IRS warns of higher penalties for filing after June 14
The Internal Revenue Service issued a warning Friday to taxpayers who haven’t yet filed their 2018 tax returns that they will face higher tax penalties if they owe taxes and haven’t filed by June 14.
The IRS lowered the threshold for imposing underwithholding and underpayment penalties earlier this year during tax season because of the complications in the 2017 tax law and the various changes it made in the withholding rules, but that still doesn’t change the failure-to-file penalty. The IRS noted that the failure-to-file penalty is assessed if there is unpaid tax and the taxpayer fails to file a tax return or request an extension by the April due date. That penalty is generally 5 percent of the amount of tax for the year that’s not paid by the original return due date. The IRS charges the penalty for each month or part of a month that a tax return is late. If the return is over 60 days late, there’s a minimum penalty, either $210 or 100 percent of the unpaid tax -- whichever is less.
The IRS acknowledged, however, that special deadlines can affect the penalty and interest calculations for those who qualify, such as members of the military in combat zones, taxpayers residing outside the U.S., and those living in federally declared disaster areas.
Taxpayers who live in a combat zone, such as members of the military, can extend the filing deadline. They can find details in Publication 3, Armed Forces’ Tax Guide. For taxpayers who live and work outside the U.S. and Puerto Rico, or on military duty, the deadline to file is June 17. They also have until June 17 to file Form 4868 for an extension until October 15. An extension of time to file is not an extension of time to pay any tax due.

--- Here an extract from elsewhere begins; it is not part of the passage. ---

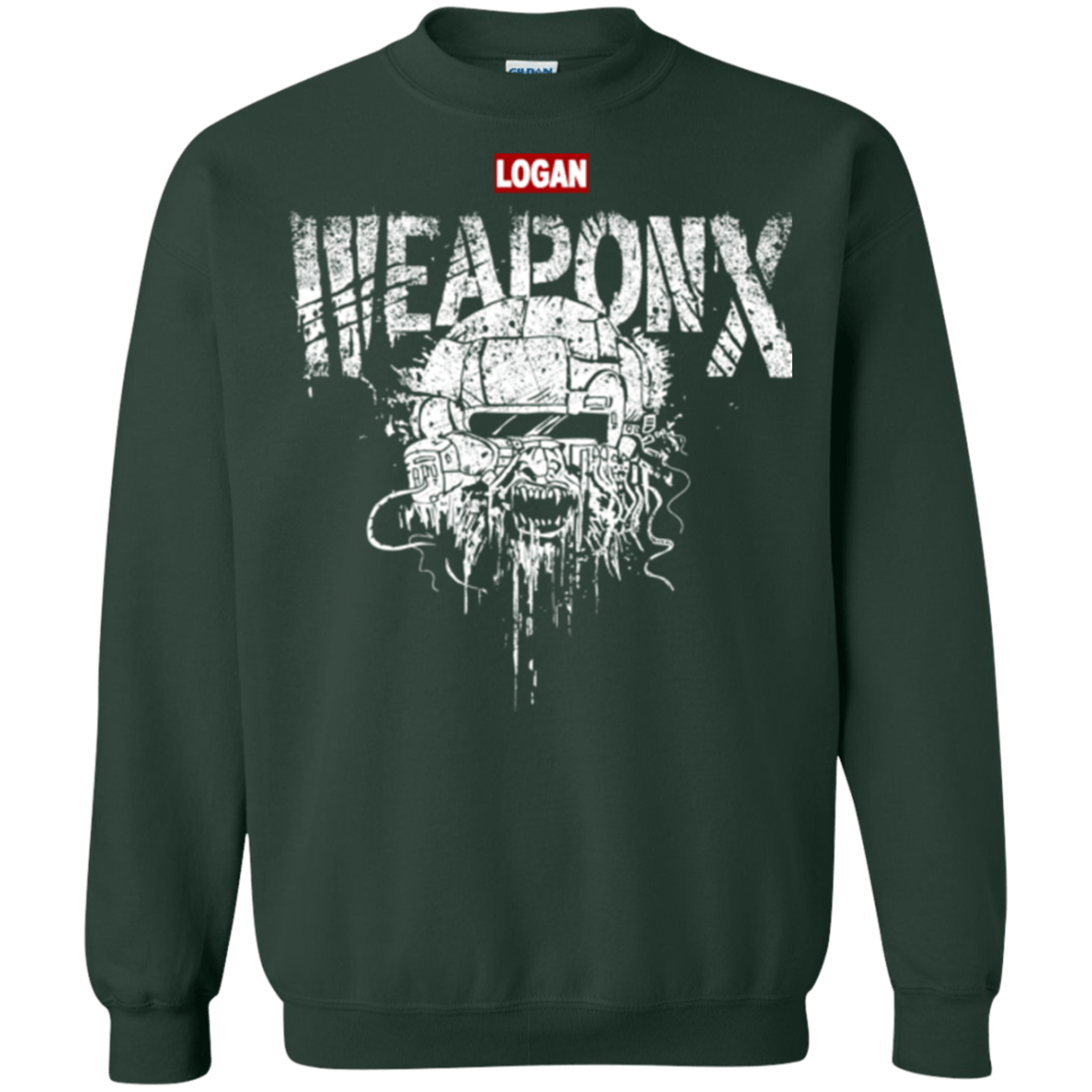 Sweatshirts Forest Green / S The Weapon Crewneck Sweatshirt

Taxpayers who have been affected by a presidentially declared disaster who receive a late filing or late payment penalty notice in the mail from the IRS, and who have filed or paid by the deadline stated in the IRS news release of postponement of the deadlines for filing and/or paying, should call the number on the notice to find out if IRS can abate the tax penalty in the wake of the disaster.
Taxpayers who have filed their taxes and paid on time and haven’t been assessed any penalties for the past three years can often qualify to have the penalty abated. See the First-Time Penalty Abatement page on IRS.gov for further info. Taxpayers who don’t qualify for the first-time penalty relief can still qualify for penalty relief if their failure to file or pay on time was due to reasonable cause and not due to willful neglect. They should read the penalty notice and follow the instructions to ask for the relief. For more, see the Penalty Relief page on IRS.gov.
Earlier this year, the IRS expanded the penalty waiver for those whose 2018 tax withholding and estimated tax payments fell short of their total tax liability for the year. The penalty will be waived this year for any taxpayer who paid at least 80 percent of their total tax liability during the year through federal income tax withholding, quarterly estimated tax payments or a combination of the two. The usual percentage threshold is 90 percent to avoid a penalty, but the IRS lowered the penalty because of requests from Congress and complaints about all the changes in the withholding rules after the new tax law that led many taxpayers to underwithhold and end up owing taxes when they had their tax returns prepared.